■ **Stated exercise**: Copy exactly, and only, the lines from the line containing "How far away is" through the last line of the records below, both included.

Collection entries
[Start]

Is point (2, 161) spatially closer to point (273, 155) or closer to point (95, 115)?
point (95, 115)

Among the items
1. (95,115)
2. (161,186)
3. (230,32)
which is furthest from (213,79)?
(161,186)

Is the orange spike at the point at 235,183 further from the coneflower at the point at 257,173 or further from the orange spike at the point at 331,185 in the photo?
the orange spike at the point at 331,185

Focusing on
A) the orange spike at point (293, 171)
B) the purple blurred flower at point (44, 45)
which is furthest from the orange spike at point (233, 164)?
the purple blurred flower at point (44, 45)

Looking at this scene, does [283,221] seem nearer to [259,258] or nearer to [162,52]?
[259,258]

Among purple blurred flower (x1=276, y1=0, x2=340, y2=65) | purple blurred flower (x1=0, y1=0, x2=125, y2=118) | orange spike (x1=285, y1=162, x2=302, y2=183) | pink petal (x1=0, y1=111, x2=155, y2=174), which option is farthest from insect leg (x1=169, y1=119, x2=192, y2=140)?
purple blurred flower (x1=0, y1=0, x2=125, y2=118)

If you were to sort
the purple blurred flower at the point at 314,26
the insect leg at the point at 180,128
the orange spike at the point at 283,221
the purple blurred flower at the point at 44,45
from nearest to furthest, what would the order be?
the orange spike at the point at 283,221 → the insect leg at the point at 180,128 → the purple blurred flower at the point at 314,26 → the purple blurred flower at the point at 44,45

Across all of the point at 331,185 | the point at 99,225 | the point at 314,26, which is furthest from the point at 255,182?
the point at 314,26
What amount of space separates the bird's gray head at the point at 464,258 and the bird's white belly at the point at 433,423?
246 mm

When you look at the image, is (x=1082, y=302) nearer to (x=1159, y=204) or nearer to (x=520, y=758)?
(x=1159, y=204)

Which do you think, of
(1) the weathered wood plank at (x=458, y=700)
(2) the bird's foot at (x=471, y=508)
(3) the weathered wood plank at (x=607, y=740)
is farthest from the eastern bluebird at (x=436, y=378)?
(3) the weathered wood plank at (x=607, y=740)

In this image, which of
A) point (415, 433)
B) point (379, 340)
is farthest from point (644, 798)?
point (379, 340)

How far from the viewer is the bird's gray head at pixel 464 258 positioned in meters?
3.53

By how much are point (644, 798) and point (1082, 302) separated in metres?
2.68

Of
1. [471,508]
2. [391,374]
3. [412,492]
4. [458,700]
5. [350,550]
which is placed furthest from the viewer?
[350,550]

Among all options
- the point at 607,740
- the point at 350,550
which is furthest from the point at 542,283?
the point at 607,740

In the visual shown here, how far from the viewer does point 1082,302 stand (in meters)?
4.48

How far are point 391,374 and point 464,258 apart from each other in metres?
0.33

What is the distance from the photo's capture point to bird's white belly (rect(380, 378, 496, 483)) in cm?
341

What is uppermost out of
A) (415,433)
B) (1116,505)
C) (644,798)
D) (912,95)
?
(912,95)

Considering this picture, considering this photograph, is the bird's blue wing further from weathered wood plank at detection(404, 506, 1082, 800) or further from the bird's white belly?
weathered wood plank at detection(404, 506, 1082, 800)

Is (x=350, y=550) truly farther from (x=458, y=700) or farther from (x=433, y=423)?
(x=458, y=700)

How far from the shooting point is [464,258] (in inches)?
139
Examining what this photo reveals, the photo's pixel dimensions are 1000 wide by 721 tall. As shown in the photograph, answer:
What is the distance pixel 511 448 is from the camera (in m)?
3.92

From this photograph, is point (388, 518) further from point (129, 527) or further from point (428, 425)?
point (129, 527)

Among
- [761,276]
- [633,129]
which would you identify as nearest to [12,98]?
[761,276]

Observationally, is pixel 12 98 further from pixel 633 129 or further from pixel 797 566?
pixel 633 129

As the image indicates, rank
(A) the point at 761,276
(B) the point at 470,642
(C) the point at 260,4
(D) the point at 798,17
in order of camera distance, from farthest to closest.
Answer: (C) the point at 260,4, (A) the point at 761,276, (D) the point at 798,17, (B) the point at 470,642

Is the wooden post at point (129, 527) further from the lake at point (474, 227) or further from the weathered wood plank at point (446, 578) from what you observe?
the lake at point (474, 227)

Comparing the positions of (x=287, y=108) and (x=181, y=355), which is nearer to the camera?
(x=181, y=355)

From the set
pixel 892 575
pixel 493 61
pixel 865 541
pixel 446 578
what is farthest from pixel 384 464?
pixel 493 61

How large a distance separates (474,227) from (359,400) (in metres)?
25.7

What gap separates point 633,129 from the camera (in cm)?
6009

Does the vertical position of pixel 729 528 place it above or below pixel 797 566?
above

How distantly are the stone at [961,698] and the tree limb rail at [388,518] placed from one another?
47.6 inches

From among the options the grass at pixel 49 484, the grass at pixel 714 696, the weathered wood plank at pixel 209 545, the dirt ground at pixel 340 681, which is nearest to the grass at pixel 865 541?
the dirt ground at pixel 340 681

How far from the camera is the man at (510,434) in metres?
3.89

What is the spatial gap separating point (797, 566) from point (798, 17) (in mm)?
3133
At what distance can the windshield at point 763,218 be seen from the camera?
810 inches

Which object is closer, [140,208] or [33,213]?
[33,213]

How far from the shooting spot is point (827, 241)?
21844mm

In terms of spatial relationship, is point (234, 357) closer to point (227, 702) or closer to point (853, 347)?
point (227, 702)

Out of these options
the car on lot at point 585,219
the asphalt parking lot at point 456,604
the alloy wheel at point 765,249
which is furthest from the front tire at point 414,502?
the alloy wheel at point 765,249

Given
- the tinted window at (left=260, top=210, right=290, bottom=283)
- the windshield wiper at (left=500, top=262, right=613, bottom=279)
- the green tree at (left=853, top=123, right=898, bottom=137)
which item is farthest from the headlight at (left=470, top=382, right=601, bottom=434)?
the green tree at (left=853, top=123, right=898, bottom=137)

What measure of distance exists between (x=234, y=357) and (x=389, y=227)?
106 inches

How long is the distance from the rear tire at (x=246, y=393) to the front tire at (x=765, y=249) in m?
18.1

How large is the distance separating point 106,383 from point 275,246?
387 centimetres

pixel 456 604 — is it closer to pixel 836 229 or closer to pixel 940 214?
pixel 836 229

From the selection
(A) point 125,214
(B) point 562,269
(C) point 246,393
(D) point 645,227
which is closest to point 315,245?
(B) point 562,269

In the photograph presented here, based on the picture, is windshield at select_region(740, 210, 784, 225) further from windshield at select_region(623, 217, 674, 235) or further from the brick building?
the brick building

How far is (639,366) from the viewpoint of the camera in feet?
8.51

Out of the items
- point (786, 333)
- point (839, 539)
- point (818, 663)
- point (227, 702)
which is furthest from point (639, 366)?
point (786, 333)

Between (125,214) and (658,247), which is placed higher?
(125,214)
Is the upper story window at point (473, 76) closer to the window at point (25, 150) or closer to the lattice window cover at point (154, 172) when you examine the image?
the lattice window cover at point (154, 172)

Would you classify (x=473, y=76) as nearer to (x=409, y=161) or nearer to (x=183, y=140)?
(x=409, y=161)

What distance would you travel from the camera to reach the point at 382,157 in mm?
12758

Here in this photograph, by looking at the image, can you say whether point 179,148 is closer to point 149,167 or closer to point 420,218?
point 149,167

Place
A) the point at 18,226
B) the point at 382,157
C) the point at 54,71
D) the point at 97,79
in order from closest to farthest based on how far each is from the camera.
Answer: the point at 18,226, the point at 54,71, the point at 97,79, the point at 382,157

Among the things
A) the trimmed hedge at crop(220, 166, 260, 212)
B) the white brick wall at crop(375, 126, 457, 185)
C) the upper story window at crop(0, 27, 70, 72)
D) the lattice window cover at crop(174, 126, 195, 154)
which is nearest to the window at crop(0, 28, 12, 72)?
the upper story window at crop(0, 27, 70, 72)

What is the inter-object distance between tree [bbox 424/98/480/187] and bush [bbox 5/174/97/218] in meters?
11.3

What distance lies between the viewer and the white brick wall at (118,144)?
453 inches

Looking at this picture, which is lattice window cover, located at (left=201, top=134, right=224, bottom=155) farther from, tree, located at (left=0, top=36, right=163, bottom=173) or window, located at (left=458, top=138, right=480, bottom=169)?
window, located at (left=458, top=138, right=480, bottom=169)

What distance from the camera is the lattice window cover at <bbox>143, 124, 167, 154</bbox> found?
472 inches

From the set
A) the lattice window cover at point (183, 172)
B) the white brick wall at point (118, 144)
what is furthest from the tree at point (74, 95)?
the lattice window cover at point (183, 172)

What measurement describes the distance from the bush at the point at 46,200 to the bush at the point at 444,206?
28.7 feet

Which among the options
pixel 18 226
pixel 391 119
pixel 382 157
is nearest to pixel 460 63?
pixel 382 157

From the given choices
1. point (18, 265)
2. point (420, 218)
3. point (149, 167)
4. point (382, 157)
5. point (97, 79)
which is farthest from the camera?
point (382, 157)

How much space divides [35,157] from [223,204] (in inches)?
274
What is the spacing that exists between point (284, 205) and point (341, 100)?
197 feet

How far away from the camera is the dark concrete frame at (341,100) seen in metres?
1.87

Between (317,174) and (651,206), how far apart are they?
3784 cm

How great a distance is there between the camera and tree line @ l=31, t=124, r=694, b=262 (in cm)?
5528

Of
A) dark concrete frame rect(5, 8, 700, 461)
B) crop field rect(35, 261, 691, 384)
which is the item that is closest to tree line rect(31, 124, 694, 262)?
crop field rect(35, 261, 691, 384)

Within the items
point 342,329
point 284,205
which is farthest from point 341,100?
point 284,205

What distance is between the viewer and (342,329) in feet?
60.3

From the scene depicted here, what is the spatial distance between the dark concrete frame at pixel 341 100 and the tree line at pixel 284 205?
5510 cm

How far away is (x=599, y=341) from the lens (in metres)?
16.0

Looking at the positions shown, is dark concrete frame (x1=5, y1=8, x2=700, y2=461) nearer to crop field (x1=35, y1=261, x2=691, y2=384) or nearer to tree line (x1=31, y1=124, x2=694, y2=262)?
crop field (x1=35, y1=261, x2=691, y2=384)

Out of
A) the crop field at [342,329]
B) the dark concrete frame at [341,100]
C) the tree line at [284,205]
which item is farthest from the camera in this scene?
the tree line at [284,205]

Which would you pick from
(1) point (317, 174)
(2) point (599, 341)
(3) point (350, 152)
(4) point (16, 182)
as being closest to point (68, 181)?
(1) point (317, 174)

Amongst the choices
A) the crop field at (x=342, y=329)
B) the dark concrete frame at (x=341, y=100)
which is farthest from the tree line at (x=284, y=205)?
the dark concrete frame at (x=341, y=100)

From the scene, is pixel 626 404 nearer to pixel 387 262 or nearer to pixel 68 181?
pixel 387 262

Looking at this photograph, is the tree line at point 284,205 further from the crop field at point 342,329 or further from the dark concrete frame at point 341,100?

[End]

■ **Solution to this exercise**:
How far away is (x=599, y=341) from the lens (in metres)?
16.0

Looking at the positions shown, is dark concrete frame (x1=5, y1=8, x2=700, y2=461) nearer to crop field (x1=35, y1=261, x2=691, y2=384) or nearer to tree line (x1=31, y1=124, x2=694, y2=262)?
crop field (x1=35, y1=261, x2=691, y2=384)

Out of
A) the crop field at [342,329]
B) the dark concrete frame at [341,100]
C) the tree line at [284,205]
which item is farthest from the camera in this scene?
the tree line at [284,205]

Which would you pick from
(1) point (317, 174)
(2) point (599, 341)
(3) point (350, 152)
(4) point (16, 182)
as being closest to point (68, 181)?
(1) point (317, 174)

Amongst the choices
A) the crop field at (x=342, y=329)
B) the dark concrete frame at (x=341, y=100)
which is farthest from the tree line at (x=284, y=205)?
the dark concrete frame at (x=341, y=100)

From the scene, is pixel 626 404 nearer to pixel 387 262 or nearer to pixel 68 181?
pixel 387 262

Looking at this photograph, is the tree line at point 284,205 further from the crop field at point 342,329 or further from the dark concrete frame at point 341,100?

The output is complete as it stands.